Let’s say you’ve collected data for a very well-designed study, and you’re excited about it (as you should be!). 🎉 CONGRATS!🎉 Stand in awe of yourself and your data — data is awesome, and it’s how we understand the world.

But now consider this: We know that the law of sampling error means that estimates from our data will differ from the true values due to chance. So, you start to wonder, “What other outcomes might have occurred if things had gone slightly differently?”

The sampling distribution is our tool for exploring the alternate realities that could have been. The sampling distribution is a histogram of the estimates we would get if we repeatedly took random samples of size \(n\). By considering the sampling distribution, we recognize the potential spread of our estimate.

I keep emphasizing how important sampling and the sampling distribution are. So, when, why, and how do we use them in statistics?
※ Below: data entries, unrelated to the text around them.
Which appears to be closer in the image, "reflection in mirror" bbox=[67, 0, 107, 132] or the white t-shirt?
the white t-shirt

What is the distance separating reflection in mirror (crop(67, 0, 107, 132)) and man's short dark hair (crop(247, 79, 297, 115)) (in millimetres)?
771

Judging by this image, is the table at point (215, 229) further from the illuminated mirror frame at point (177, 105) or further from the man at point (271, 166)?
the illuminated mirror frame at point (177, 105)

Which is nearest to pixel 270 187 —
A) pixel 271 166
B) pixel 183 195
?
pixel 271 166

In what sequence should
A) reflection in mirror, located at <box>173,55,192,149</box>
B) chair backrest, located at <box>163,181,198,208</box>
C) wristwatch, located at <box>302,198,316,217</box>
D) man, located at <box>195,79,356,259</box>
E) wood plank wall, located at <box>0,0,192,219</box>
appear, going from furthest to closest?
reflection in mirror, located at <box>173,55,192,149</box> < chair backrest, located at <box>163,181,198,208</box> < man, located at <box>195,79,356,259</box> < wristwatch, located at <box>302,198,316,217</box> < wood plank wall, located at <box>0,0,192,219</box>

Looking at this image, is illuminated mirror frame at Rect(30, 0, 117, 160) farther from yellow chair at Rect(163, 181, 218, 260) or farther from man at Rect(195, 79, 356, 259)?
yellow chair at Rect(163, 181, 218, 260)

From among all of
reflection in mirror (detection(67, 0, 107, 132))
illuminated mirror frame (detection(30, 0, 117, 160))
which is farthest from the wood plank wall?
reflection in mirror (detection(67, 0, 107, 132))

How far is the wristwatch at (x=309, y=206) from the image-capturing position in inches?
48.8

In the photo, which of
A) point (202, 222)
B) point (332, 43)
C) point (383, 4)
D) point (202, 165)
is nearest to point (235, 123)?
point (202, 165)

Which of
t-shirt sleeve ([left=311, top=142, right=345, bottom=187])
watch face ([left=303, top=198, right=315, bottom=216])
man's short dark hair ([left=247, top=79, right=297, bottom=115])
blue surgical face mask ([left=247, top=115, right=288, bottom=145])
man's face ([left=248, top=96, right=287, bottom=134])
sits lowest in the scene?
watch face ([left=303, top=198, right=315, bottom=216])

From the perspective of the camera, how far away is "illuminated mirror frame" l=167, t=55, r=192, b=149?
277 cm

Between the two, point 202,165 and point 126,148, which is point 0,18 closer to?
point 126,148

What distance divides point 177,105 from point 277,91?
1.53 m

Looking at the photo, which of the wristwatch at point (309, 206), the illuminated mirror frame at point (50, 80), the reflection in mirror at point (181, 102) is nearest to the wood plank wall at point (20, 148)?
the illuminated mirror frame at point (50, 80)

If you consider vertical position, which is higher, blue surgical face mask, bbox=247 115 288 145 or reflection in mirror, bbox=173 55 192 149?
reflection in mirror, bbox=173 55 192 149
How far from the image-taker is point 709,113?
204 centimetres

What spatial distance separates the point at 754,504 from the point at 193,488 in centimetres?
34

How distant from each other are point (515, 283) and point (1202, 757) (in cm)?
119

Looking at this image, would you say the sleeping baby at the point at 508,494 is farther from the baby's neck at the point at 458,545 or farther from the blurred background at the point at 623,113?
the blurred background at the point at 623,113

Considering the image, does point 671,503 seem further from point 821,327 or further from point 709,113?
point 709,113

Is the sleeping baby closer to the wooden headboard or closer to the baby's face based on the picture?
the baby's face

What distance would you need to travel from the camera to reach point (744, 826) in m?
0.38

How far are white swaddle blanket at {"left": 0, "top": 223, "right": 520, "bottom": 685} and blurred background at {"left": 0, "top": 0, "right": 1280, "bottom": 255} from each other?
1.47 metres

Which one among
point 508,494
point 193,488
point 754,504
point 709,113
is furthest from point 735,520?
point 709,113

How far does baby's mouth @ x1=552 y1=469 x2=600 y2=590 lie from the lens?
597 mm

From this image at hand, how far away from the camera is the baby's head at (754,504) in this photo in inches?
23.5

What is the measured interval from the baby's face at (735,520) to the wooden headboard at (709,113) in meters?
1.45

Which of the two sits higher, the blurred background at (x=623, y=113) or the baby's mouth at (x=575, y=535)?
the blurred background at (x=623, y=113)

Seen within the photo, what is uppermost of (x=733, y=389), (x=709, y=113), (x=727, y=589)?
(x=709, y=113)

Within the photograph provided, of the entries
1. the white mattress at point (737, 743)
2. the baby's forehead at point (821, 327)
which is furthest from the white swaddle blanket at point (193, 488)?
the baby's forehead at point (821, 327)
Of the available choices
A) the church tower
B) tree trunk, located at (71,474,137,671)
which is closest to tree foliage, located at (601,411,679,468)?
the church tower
There are two main ways:

  • First, when we make an estimate from a sample, we build a sampling distribution around this estimate to describe the uncertainty in our estimate (see the upcoming section on Uncertainty).
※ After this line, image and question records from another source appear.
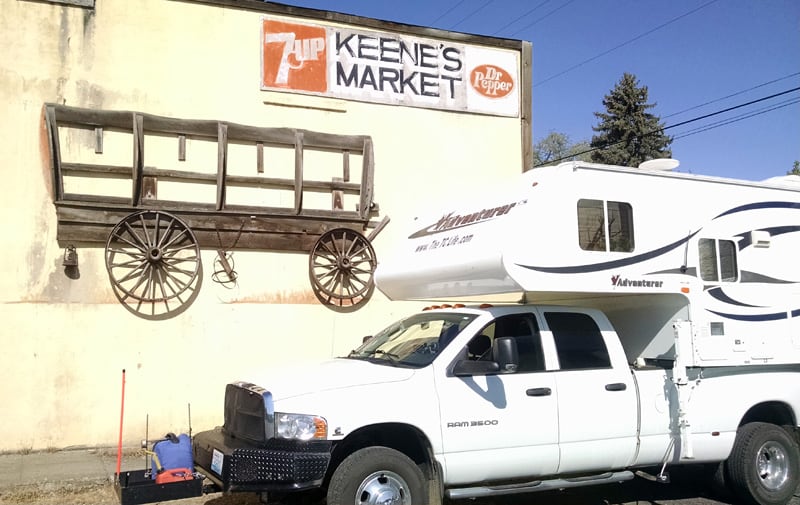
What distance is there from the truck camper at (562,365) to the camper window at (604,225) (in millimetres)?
16

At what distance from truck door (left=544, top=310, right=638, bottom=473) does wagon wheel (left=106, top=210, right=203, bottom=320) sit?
17.3ft

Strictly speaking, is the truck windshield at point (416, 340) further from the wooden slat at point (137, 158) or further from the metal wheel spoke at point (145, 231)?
the wooden slat at point (137, 158)

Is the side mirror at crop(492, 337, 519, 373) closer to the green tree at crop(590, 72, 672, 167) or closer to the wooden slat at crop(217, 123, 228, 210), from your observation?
the wooden slat at crop(217, 123, 228, 210)

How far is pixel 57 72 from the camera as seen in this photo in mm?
9758

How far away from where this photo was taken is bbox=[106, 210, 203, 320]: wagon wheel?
Result: 32.0 feet

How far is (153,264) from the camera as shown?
32.5 ft

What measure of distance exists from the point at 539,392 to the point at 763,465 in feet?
9.03

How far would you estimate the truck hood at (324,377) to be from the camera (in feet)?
18.9

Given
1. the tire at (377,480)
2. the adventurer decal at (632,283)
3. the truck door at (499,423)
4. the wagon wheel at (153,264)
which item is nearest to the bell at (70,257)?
the wagon wheel at (153,264)

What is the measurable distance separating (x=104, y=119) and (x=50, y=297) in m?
2.36

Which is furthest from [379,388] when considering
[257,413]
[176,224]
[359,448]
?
[176,224]

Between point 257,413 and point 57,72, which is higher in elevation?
point 57,72

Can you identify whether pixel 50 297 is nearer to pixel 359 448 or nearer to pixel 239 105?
pixel 239 105

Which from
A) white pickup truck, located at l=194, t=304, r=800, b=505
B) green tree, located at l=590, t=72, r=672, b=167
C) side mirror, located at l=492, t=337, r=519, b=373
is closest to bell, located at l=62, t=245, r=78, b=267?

  • Second, in null hypothesis significance testing (see the upcoming section on Hypothesis Testing), we compare our statistics to their sampling distribution under the null hypothesis to assess how likely the results were due to sampling error.

Thus, the sampling distribution plays a key role in two of the major goals of statistics — estimation and hypothesis testing.

Grasping the concept of the sampling distribution is critical to understanding our goals this term. It requires imagination and creativity because we almost never have or can create an actual sampling distribution (since we don’t have access to the full population). Instead, we have to imagine what it would look like under some model given our single sample. That is, we recognize that we only have one sample and will not take another, but we can imagine what estimates from another round of sampling might look like. Watch the first five minutes of the video below for the best explanation of the sampling distribution I’ve come across.

Figure 6: Watch the first 5 minutes of this explanation of the sampling distribution. Burn this into your brain.

Building a Sampling Distribution

Imagining a sampling distribution is very useful, but we need something more concrete than our imagination. So, how do we actually generate a useful sampling distribution?

Building a Sampling Distribution by Repeatedly Sampling

The most conceptually straightforward way to generate a sampling distribution is to take a bunch of random samples from our population of interest. Below, I repeated the code several times so you can get a sense of what we are doing.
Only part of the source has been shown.